Hewson was still in New York when COVID-19 hit and she decided to do what many other Irish celebrities also did, head home to the mothership, returning to Ireland on March 16 just days before the lockdown when the US government announced a ban on all non-US citizens traveling in from Europe and Ireland.
“I have never loved a city more than New York, I've lived there for 10 years and it's my favorite city in the world so it's a very strange thing that I can't get back there at the moment,” she told the press.
Home means Bono and Ali Hewson's palatial digs overlooking the sea in Dalkey, a charming town on the Dublin coastline that's turned into Ireland's mini Beverly Hills. There are worse places to ride out a pandemic and she's currently doing so in the company of her siblings Jordan, 31, Elijah, 20, and John, 19.
Having just spent six months filming the new BBC series The Luminaries in New Zealand, based on the Man Booker Prize-winning gold rush novel set in 1865 where she plays the heroine Anna Wetherell, Hewson was ready to be reunited with her famous clan.
Interestingly, it's yet another period drama in a screen career that has been handily lining them up. In "The Luminaries" Hewson plays a mysterious young woman who's in search of a new life and is soon befriended by the brothel keeper and fortune teller Lydia Wells after a life-changing romantic connection develops onboard ship between her and fellow emigrant passenger Emery Stains, played by Himesh Patel.
Another role she's soon set to appear in is the Netflix crime drama "Behind Her Eyes," which tells the story of Louise, a hard-working secretary who meets and kisses a man she has just met called David in a bar, who then turns out to be her new boss.
Then she meets and befriends Adele (Hewson) who, wouldn't you know, turns out to be married to David. Is David the man she thought he was and is Adele really as vulnerable as she looks?
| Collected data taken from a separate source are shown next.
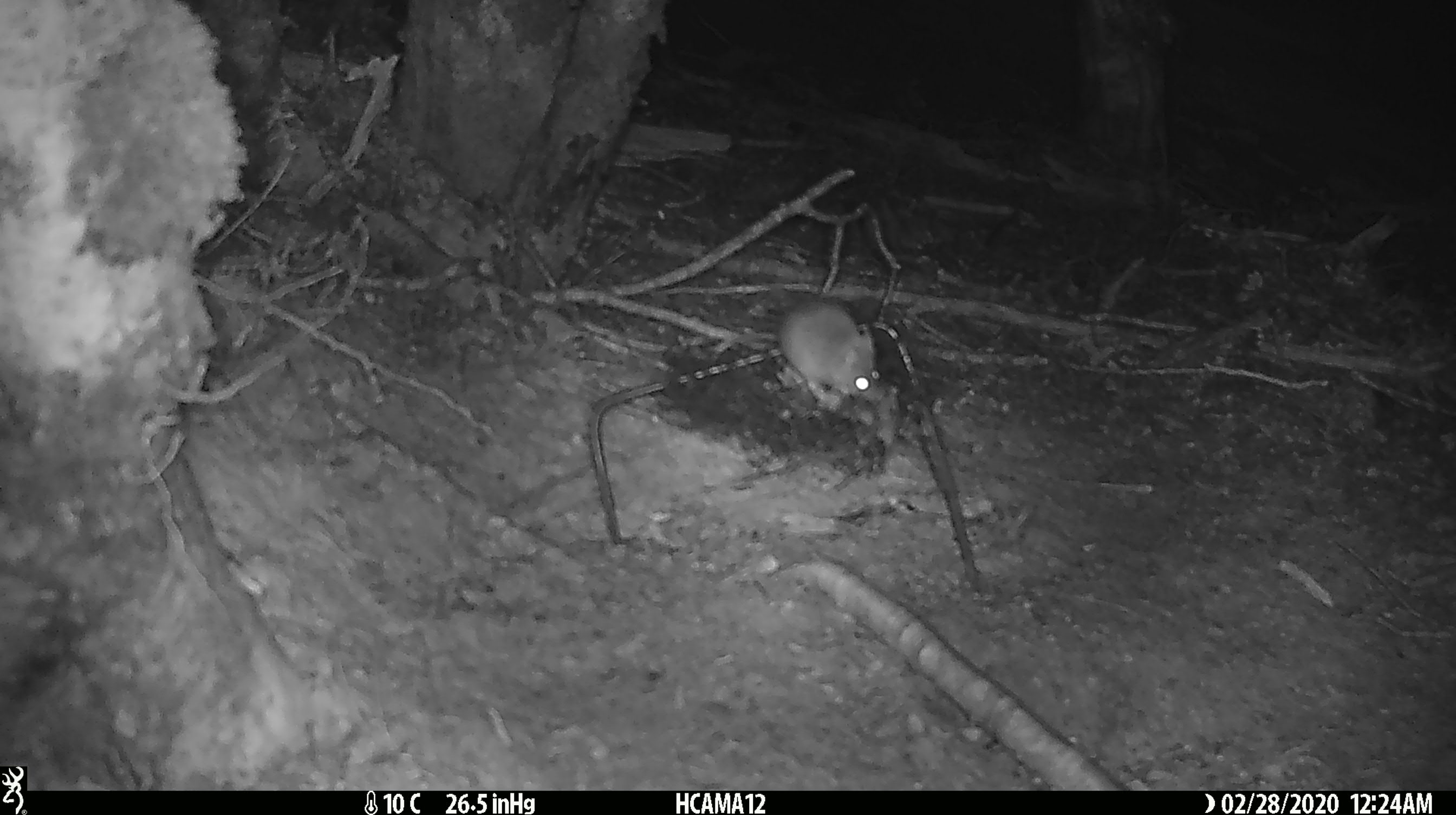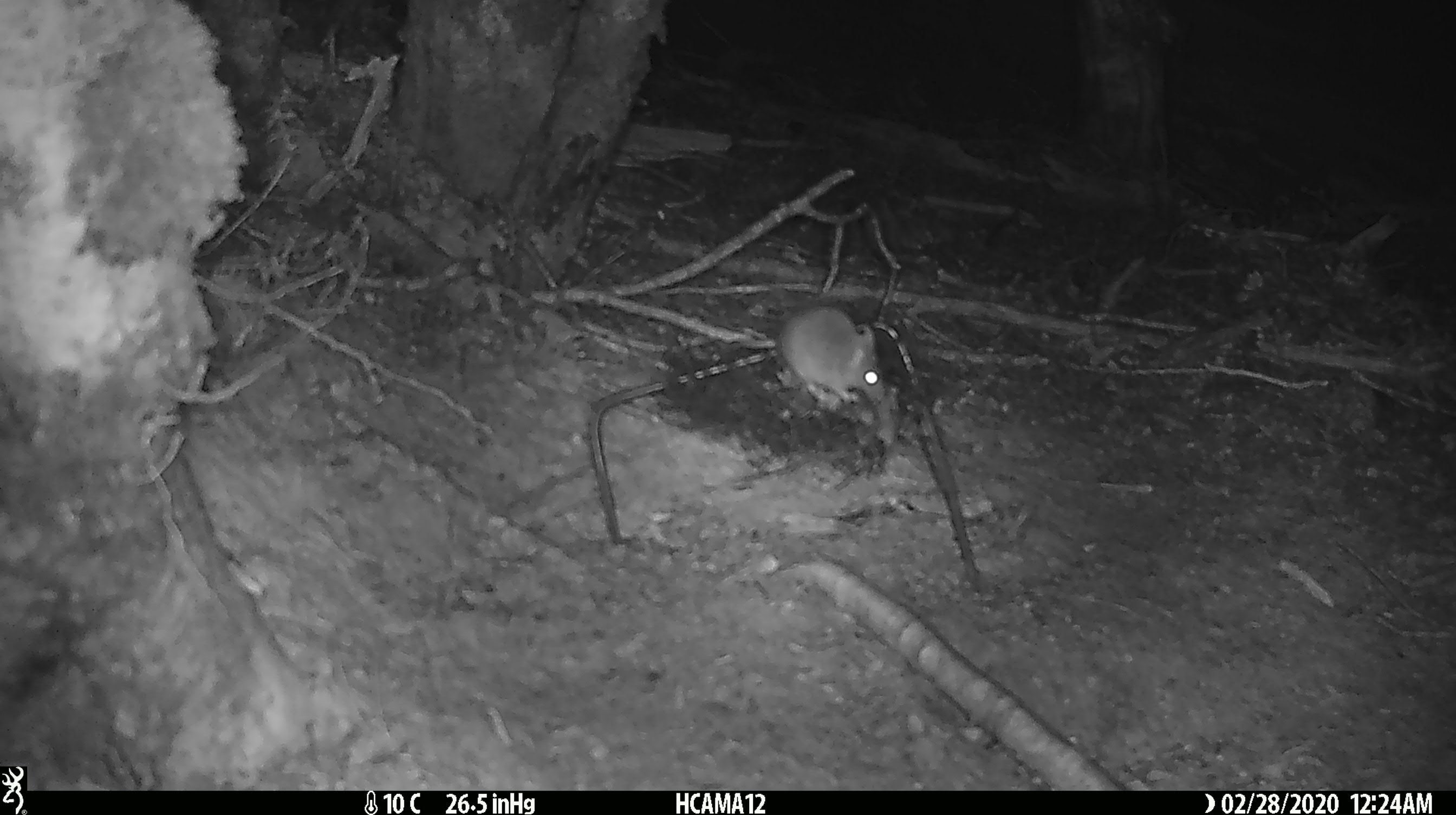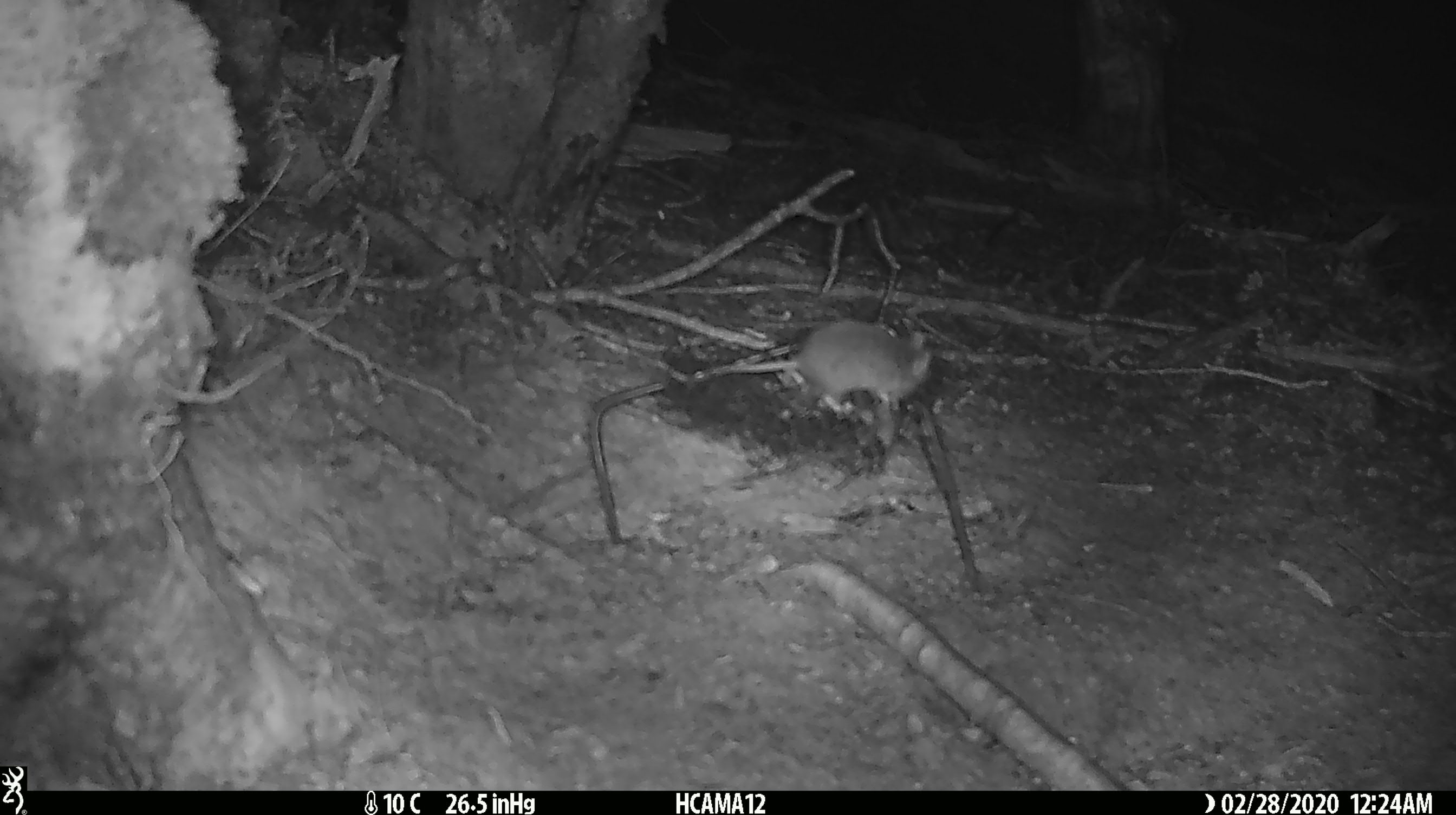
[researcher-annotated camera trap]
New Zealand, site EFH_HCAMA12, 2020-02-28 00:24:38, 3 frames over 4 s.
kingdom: Animalia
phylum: Chordata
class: Mammalia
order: Rodentia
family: Muridae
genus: Mus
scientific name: Mus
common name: mouse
Mouse (Mus).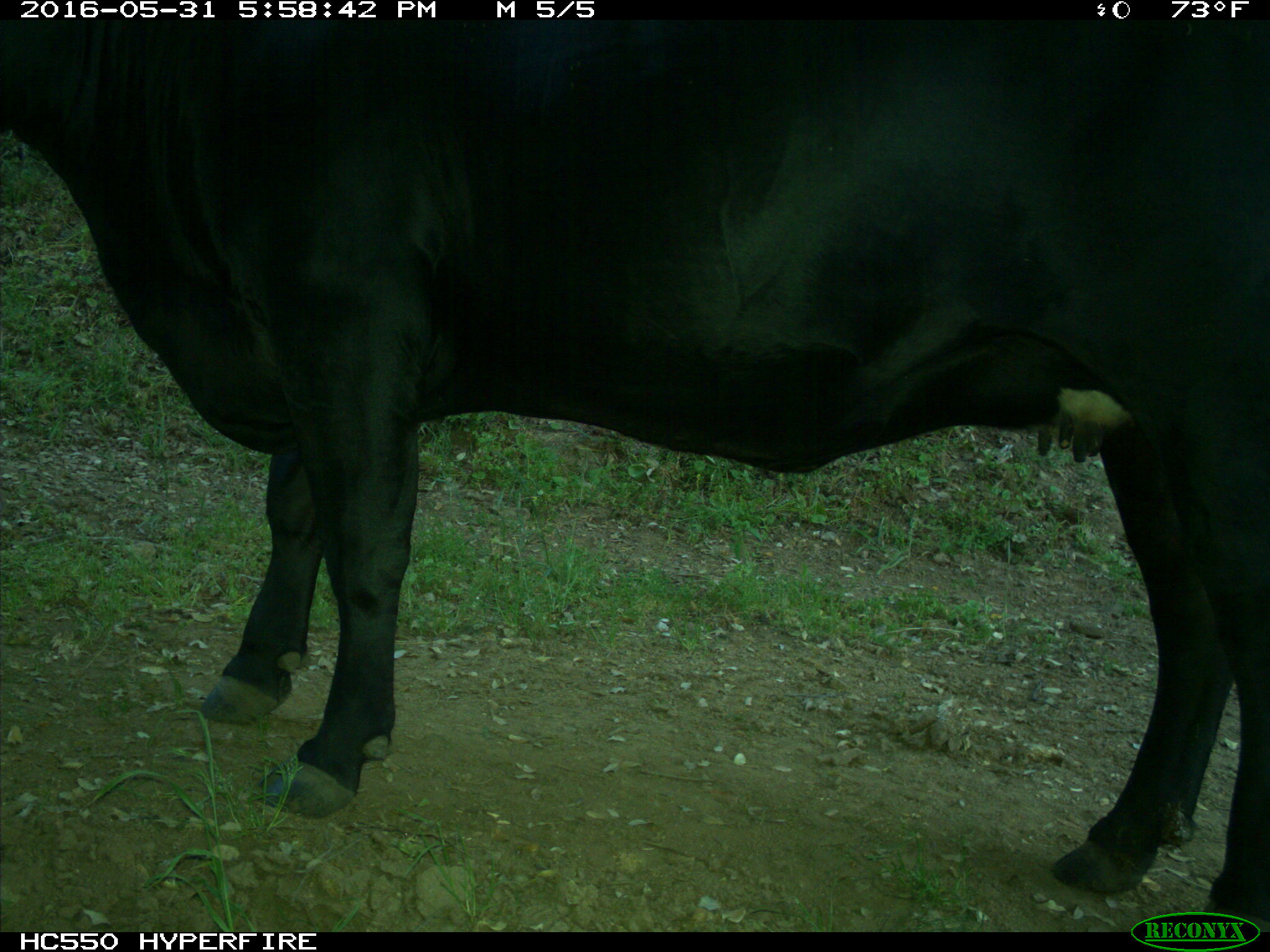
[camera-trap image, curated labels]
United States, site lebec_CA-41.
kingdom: Animalia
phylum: Chordata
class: Mammalia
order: Artiodactyla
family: Bovidae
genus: Bos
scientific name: Bos taurus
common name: domestic cow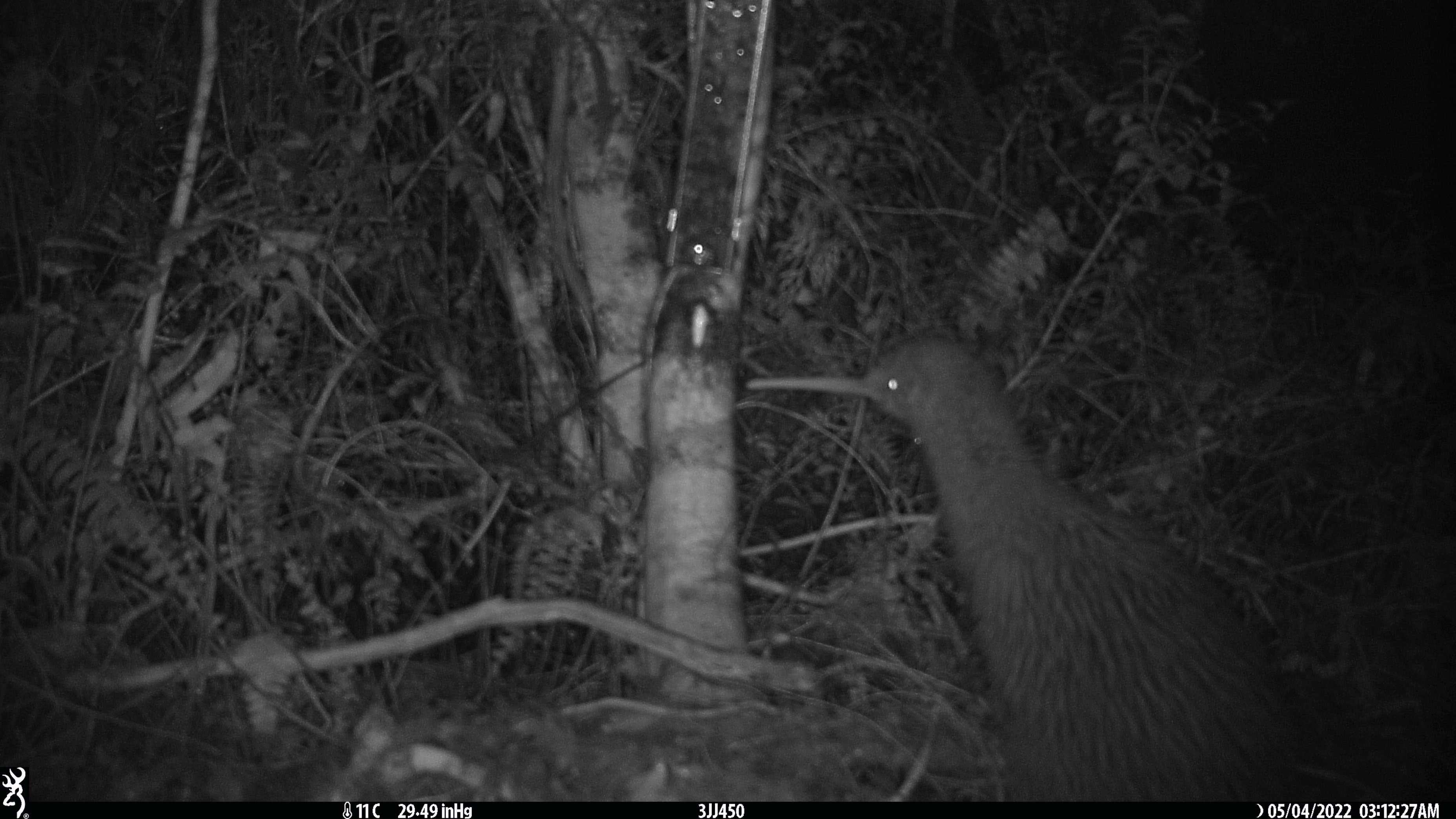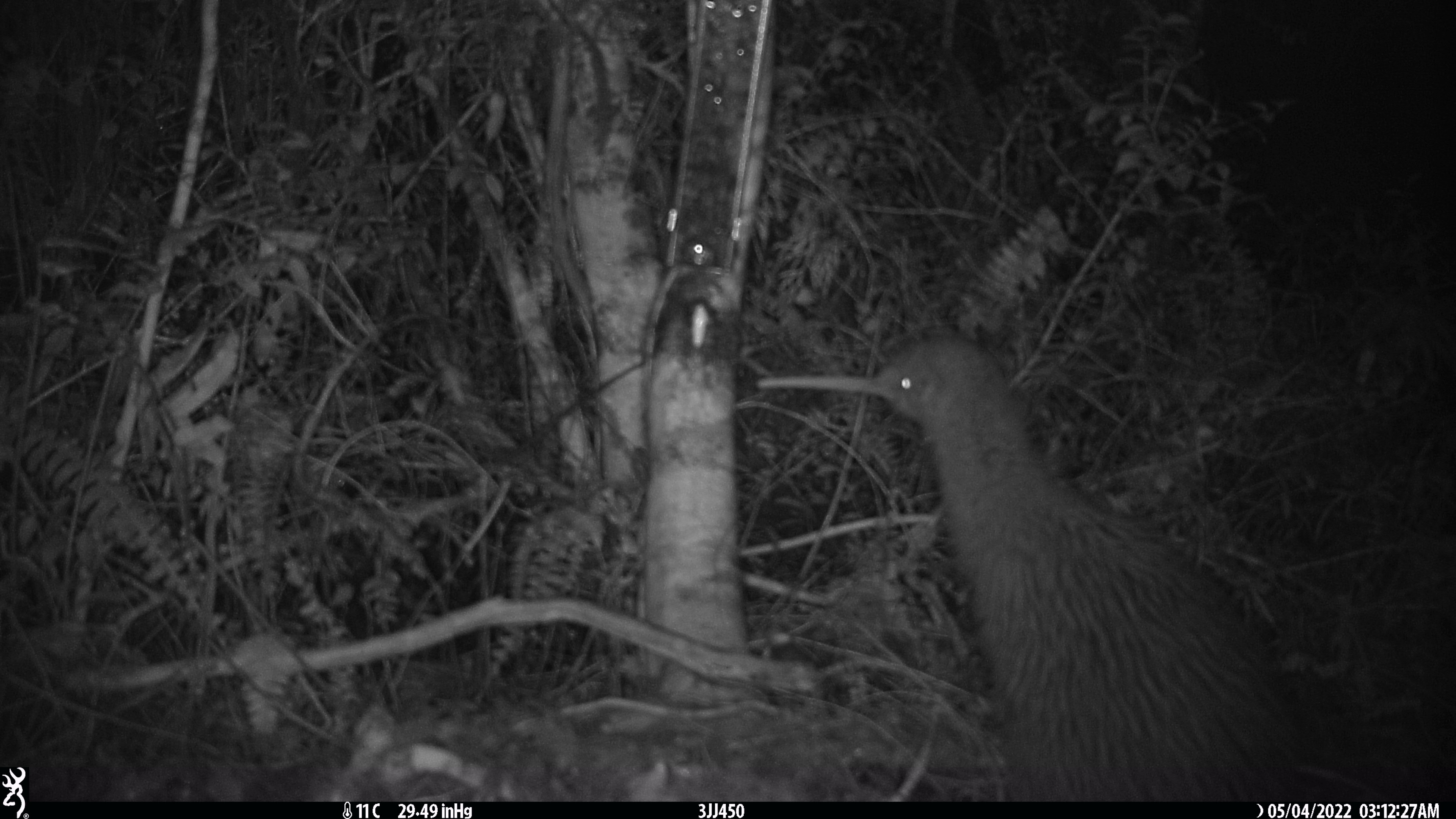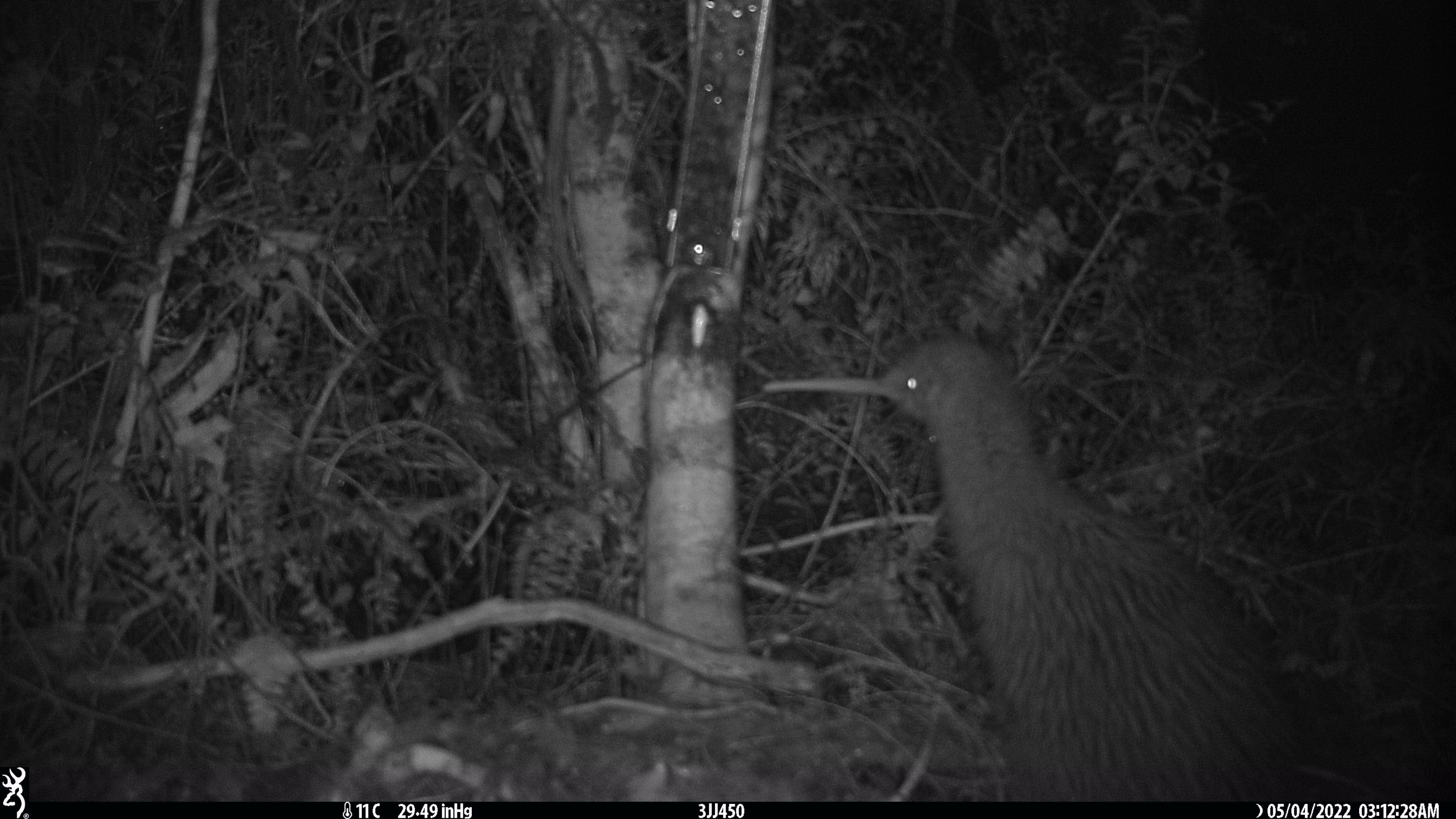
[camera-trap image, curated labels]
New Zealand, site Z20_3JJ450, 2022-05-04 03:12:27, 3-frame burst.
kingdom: Animalia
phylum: Chordata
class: Aves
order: Apterygiformes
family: Apterygidae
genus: Apteryx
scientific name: Apteryx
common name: kiwi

Getting to grips with their secrets is the heart of the new Netflix drama which will hit the small screen soon.
Meanwhile, her turn in Tesla is undermined by an underwritten script (full of eccentric choices like having her quote Google searches in period costume in front of a MacBook or having Hawke sing the Tears For Fears hit Everybody Wants To Rule The World in character as the genius inventor. Tesla could see far into the future but all the way to New Wave? What on earth?
It doesn't help that Hawke gives his most interior screen performance ever as the admittedly aloof and hard to reach Serbian inventor. Anne Morgan's fascination lasts much longer than the audiences for this Eastern European blank slate.
Still, the most compelling scenes in a film that ostensibly about a great man belong to two great women (Hewson as Morgan and Rebecca Dayan as Sarah Bernhardt). They own the scenes when this graduate thesis piece sparks some real electricity.
"Tesla" opens in theaters and on-demand on August 21.